[Document passage — start]

A few weeks ago,
I wrote about AI1, the convenience of which still supersedes the growing litany of objections to it. The works produced by generative AI should be viewed as "good enough" or "merely sufficient," rather than the next frontier in art or expression or innovation. This is just my personal opinion on the matter.
AI has a number of tradeoffs. The work it creates is bland and utilitarian, useful for a corporate email, but not the next great novel. In addition to quality level itself, the models that form the core of an AI program are based on vast amounts of scraped web data, generated by users who have not explicitly consented to contributing to these projects. That second reason is part of why large parts of Reddit have gone dark this week.
For a very long time, Reddit has provided an API through which developers can access the raw data on Reddit. An API (Application Programming Interface) is a virtual tube for siphoning digital gasoline. At the same time, a provider often hopes that by offering access to the API, they are also making it easier for people to put data into their system. Developer enablement tools like these are a great way to harness unpaid labor, in the same way that giving someone a text box that they can use to blast out their thoughts free of charge, and then putting ads next to those thoughts, is a great way to benefit from unpaid labor.
Reddit, the company, now wants to charge money for access to its API, which it used to offer for free, in large part because its API is currently a great, free way to get a gigantic corpus of text for training an AI model. According to my back-of-the-envelope math, if you go from charging $0 for API access to charging more than $0 for it, you are charging infinity times more money. Most people do not like price hikes of infinity percent. The best software for browsing (and moderating) Reddit is apparently a mobile app called Apollo, which will shut down at the end of the month absent a sustainable path forward. Thousands of subreddits, not happy about this situation, went dark this week. In effect, Reddit the community is withholding value from Reddit the company.

[Document passage — finish]

Parts of the exercise:
(1) Decide whether each statement agrees with the passage about Reddit's API and AI, answering yes or no and quoting the words from the passage that settle it. (a) Reddit once offered access to its API at no charge. (b) The Apollo app has already shut down. (c) The writer thinks work made by AI could be the next great novel.
(2) Carry on the piece about Reddit's API pricing and AI, starting after its last sentence.
The records below come from a different source than the passage about Reddit's API.

[Available data — start]

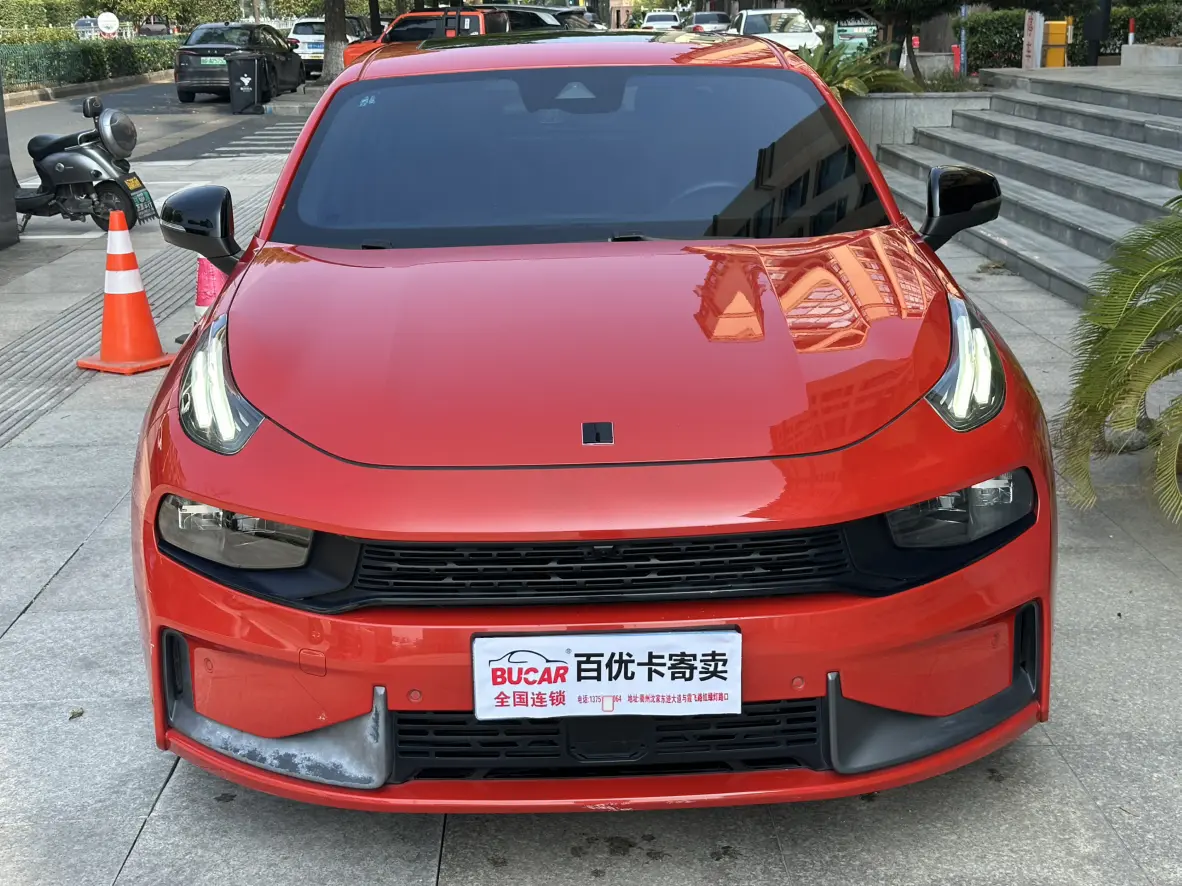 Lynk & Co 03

[Available data — finish]
[Available data — start]

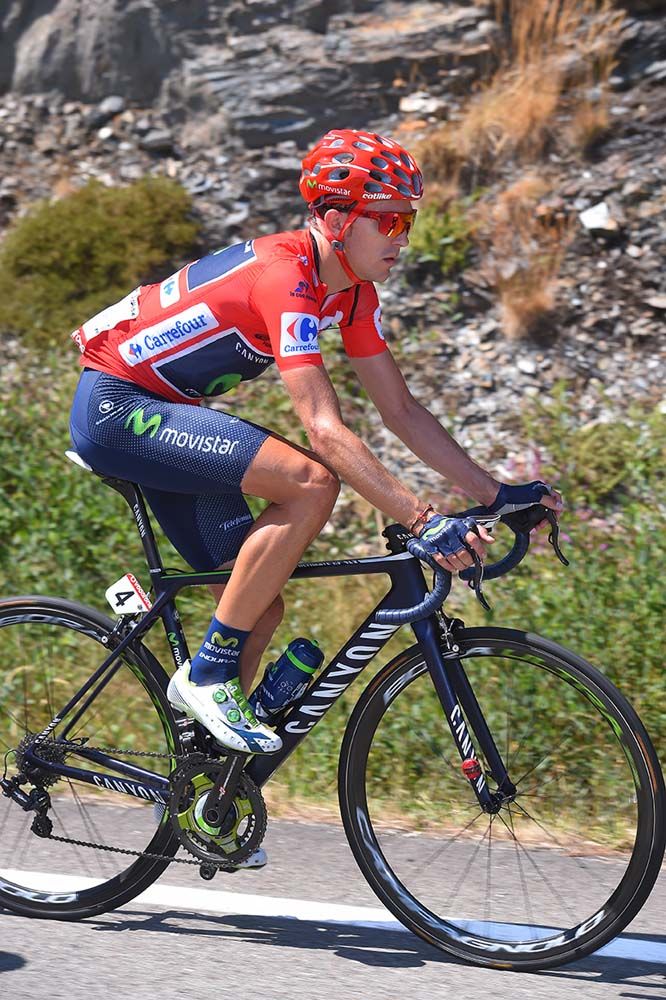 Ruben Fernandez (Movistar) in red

[Available data — finish]

Answer section:
(1)
(a) Yes: "which it used to offer for free"
(b) No: "which will shut down at the end of the month absent a sustainable path forward"
(c) No: "useful for a corporate email, but not the next great novel"

(2)
This is where I admit that I think Reddit sucks,
though my justification for this stance is woefully outdated. Reddit is a Digg ripoff whose early userbase was angry, young, tech-enthusiast men who were often also perverts. In the 2000s, Reddit is where memes went to die. A meme would start on a message board, or a chat room, and works its way through various online communities until you eventually saw that same meme on Reddit and instantly, the meme was toast2. The last stage in the meme life cycle is currently a writeup in any legacy media publication. A decade ago, it was an appearance on a daytime talk show, SNL, or the local news. Before either of those stages, however, memes would go kaput when they reached Reddit.
Reddit is cemented in my mind as the site people go to when they have no original thoughts or ideas and don’t know how to construct a joke. Don’t have a personality? Mention something you saw on Reddit. “The narwhal bacons at midnight,” etc. Looking for fodder for your blog or social media presence, but also, you are lazy? Just use Reddit.com, my guy.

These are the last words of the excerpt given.